Molly Larkey’s show at Luis de Jesus Gallery, The Not Yet (or the Dictionary of Insubordinate Geometry), combines all of the elements she has explored for a significant portion of her career to date. Larkey has often experimented within the grey area of art making—the spaces between set definitions, where soft meets hard, painting meets sculpture, shapes meet meaning. The display of steel sculptures wrapped with linen along with the textured paintings that compliment them, are explorations into the possibilities of art, language, color, form and material.
There is something idiomatic in nature about Larkey’s exhibition—suggestive of an ancient, (or futuristic, we can’t be sure) intelligent presence. Without knowing anything about the context of the work viewers note its use of symbols, or to be more accurate, its use of shapes that almost look like symbols, and the way those shapes change as that viewer walks around them. Wanting to form these shapes into meaningful signs in their head, viewers wonder if Larkey has implemented marks from a lost language or system of codes, and their brains seek to identify it.

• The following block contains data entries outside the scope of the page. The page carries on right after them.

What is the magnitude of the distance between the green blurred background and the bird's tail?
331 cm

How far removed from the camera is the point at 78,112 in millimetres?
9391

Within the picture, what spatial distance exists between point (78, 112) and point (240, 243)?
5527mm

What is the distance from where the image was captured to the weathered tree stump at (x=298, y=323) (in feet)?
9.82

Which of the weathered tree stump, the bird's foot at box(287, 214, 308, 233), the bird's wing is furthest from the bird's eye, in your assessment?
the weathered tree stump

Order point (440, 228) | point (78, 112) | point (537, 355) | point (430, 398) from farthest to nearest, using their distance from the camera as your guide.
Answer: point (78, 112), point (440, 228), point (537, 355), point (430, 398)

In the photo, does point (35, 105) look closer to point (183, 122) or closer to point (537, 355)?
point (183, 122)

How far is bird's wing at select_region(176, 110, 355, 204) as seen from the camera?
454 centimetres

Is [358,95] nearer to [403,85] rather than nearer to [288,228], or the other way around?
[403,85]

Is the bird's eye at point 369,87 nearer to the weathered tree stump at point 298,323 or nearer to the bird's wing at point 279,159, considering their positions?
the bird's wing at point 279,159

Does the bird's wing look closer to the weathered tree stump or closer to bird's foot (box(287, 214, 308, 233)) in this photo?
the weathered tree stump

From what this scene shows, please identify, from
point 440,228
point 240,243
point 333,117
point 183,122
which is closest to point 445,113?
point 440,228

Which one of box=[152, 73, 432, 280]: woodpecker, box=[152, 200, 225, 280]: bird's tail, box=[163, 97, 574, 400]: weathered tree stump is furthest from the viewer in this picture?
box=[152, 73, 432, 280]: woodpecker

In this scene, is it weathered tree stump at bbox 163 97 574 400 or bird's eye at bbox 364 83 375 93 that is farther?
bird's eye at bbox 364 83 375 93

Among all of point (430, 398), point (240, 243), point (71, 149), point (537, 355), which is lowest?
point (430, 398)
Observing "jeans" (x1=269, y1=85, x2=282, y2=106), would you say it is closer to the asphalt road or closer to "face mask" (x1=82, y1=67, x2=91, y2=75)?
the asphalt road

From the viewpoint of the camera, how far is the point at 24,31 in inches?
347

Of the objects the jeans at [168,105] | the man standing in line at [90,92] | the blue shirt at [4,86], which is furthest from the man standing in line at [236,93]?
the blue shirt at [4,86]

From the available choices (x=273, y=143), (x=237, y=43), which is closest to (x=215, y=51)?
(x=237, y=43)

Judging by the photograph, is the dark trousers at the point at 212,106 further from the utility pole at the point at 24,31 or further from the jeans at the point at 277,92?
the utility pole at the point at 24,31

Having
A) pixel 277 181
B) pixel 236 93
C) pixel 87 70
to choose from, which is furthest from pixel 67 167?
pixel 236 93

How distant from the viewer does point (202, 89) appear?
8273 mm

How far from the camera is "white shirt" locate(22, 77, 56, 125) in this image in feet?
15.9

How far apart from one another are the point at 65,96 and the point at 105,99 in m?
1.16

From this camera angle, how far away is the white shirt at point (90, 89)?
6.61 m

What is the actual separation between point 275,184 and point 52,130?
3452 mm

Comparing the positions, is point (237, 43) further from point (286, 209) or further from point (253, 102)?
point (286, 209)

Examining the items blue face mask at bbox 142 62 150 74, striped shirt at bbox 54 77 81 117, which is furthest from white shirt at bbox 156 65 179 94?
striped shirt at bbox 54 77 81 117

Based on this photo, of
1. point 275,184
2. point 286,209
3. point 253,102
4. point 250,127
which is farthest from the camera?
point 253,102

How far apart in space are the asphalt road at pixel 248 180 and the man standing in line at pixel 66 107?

In reality, the forms do reference language, but none of them actually means anything. Larkey is interested in the notion that the alphabet becomes an agent of oppression once it becomes a fixed system. She wonders about the possibilities for art to aid in our ability to communicate, and envisions a world whereby language and meaning are re-imagined. For Larkey, the freedom held within her re-imagined language stems from envisioning a queer utopia whereby the new system of signs fosters a more inclusive, and less hierarchical society.
For me though, having watched Larkey explore the theme of sign, signifier and signified throughout many different mediums and forms over several years, these works are the most elegant iteration of that interest to date. They incorporate all the concepts that motivate her, color, form, language and medium, and engage the viewer viscerally and interactively, as well as conceptually. They also embody the rebellious streak that finds itself in all of Larkey’s most successful works. The title of the show itself, The Not Yet (or the Dictionary of Insubordinate Geometry), suggests a defiance of the existing, known and structured rules, as well as the possibilities for what might happen should we abandon them. This rejection of that norm leads us to the absolute and most important aspect of Larkey’s body of work: that art is the medium by which we can envision and shape a more perfect world.